*Текст*.
★ ★ ★

Время шло. Вот и отметил свой день рождения — 19 августа 1937 года — в кругу таких же подследственных, как и я. Всю ночь промучился без сна. Опять перед глазами прошла вся моя короткая жизнь на воле — жизнь молодого преданного коммуниста. Но почему же я в тюрьме? Почему меня назвали "фашистской тварью"? Ответа я, конечно, не находил. Вскоре вызвали и меня. "Миндлин, на допрос!" Когда я вышел, за дверью в коридоре стоял сопровождающий (впоследствии мы их прозвали "попками"). "Руки за спину! По сторонам не смотреть! Вперед!" И мы пошли по коридору. Команду "Направо вверх по лестнице!" я выполняю как автомат. Все время слышу странные звуки — металл об металл — навстречу показывается такая же пара, и тут я замечаю, как встречный "попка" ударяет несколько раз большим ключом от камеры по пряжке пояса и раздается команда "Стой!" Останавливаюсь, вижу, как встречного подследственного заталкивают в дверь в стене. Пока я добрался к следователю на четвертый этаж, эта процедура повторялась не
сколько раз с той лишь разницей, что встречному подавалась команда "Стой!", а меня заталкивали в такую же дверь, ведущую в "каменный шкаф". Все это для того, чтобы мм не увидели товарищей, находившихся в других камерах. Вдруг встретим своих "однодельцев"!

★ ★ ★

*Задание 1*.
Ответьте по тексту на три вопроса:
(а) Какого числа рассказчик отметил свой день рождения?
(б) Как заключённые прозвали сопровождающих?
(в) На каком этаже находился следователь?
Ответы пометьте так же.

★ ★ ★

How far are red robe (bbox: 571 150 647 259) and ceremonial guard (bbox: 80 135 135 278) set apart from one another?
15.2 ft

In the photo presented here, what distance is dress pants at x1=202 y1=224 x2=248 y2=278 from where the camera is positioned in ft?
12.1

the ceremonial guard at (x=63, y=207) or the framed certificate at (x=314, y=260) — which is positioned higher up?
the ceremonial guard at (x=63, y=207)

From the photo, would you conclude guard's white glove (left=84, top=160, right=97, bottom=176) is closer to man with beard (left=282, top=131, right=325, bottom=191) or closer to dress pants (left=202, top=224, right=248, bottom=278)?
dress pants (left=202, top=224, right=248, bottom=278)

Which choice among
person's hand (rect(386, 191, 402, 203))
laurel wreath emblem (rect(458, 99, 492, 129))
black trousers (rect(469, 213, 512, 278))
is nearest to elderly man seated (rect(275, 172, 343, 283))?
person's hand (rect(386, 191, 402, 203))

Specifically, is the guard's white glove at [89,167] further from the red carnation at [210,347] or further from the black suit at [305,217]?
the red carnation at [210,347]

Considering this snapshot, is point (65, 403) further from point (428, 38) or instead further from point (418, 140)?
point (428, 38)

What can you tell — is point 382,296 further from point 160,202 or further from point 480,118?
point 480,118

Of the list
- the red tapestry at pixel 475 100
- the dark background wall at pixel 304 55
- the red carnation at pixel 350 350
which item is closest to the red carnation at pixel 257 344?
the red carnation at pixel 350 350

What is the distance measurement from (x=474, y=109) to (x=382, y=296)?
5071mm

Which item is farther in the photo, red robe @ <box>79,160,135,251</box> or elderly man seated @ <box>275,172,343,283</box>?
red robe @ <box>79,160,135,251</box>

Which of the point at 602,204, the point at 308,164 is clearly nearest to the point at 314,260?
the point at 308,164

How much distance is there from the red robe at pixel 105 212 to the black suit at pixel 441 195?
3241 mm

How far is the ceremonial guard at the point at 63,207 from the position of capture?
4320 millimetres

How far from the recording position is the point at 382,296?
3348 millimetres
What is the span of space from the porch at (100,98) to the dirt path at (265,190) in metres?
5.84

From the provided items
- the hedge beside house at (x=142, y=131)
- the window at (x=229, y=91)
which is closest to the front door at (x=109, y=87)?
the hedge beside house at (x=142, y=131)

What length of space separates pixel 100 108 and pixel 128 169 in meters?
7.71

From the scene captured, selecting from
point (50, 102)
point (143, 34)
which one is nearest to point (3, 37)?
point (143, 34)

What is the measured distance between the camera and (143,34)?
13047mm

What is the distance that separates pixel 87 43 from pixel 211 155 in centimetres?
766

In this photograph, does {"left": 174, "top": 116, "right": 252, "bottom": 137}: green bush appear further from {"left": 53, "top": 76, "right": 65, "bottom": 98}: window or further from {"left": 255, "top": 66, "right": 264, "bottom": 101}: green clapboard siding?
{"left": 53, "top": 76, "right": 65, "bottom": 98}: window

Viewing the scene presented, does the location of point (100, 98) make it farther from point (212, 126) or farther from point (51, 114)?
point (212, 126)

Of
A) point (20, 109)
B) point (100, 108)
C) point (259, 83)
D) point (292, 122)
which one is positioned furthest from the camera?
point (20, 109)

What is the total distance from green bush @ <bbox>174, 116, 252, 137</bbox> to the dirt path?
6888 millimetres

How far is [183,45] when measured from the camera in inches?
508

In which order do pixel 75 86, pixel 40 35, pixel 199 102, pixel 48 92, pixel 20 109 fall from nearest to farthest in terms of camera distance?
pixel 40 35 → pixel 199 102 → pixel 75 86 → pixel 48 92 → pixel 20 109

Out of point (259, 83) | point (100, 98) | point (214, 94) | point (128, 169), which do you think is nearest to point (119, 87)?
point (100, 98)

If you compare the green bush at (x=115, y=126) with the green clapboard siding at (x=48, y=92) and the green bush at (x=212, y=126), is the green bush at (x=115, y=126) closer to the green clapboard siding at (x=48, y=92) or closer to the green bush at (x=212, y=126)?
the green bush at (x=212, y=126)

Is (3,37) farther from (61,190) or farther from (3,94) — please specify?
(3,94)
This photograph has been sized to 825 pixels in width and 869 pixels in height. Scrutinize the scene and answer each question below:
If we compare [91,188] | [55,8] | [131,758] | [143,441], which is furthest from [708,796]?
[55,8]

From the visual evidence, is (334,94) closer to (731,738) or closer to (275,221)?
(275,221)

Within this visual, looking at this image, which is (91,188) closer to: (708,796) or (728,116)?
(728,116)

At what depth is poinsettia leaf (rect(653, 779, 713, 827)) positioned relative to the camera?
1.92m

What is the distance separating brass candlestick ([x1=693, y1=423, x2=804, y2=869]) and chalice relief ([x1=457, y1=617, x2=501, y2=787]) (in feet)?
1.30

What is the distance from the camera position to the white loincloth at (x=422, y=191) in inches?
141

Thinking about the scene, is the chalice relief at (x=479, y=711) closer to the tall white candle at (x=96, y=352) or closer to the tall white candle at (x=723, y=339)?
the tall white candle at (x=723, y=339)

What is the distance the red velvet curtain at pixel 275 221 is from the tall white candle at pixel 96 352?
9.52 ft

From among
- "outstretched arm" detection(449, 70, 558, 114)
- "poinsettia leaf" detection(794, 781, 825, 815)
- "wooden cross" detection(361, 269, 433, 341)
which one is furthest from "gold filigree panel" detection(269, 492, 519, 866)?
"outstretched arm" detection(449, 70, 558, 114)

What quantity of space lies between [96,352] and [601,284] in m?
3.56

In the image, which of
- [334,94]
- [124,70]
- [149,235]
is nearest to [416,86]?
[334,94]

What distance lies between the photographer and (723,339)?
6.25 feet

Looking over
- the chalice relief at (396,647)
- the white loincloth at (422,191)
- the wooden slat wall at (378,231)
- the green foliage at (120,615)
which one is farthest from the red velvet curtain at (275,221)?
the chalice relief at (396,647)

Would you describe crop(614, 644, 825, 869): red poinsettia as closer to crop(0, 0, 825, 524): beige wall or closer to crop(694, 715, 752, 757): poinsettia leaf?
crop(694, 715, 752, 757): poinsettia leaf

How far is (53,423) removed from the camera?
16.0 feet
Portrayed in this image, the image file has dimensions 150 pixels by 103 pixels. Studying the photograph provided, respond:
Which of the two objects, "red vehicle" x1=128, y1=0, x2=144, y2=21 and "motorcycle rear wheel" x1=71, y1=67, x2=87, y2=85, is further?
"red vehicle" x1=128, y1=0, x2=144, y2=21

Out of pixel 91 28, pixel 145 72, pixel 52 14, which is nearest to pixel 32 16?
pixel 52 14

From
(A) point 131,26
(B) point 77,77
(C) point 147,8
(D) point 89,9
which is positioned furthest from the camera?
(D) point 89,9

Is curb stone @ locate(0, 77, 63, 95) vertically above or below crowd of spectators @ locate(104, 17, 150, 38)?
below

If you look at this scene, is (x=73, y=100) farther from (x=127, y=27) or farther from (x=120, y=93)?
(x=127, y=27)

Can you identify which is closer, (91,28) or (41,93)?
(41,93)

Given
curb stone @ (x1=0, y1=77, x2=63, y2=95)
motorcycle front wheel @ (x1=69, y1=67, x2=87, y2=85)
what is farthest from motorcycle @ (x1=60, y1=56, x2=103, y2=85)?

★ ★ ★

*Задание 2*. Масштабируйте записи: перепишите всё, от строки с «Can you identify» и до конца записей включительно, вместе с формулировками. Каждое число в ответах (это координаты) умножьте на 2,1 и округлите до целого, половины вверх.

*Полный ответ 1*.
(а) 19 августа 1937 года.
(б) «Попками».
(в) На четвёртом.

*Полный ответ 2*.
Can you identify which is closer, (91,28) or (41,93)?
(86,195)

Given
curb stone @ (x1=0, y1=77, x2=63, y2=95)
motorcycle front wheel @ (x1=69, y1=67, x2=87, y2=85)
what is farthest from motorcycle @ (x1=60, y1=56, x2=103, y2=85)?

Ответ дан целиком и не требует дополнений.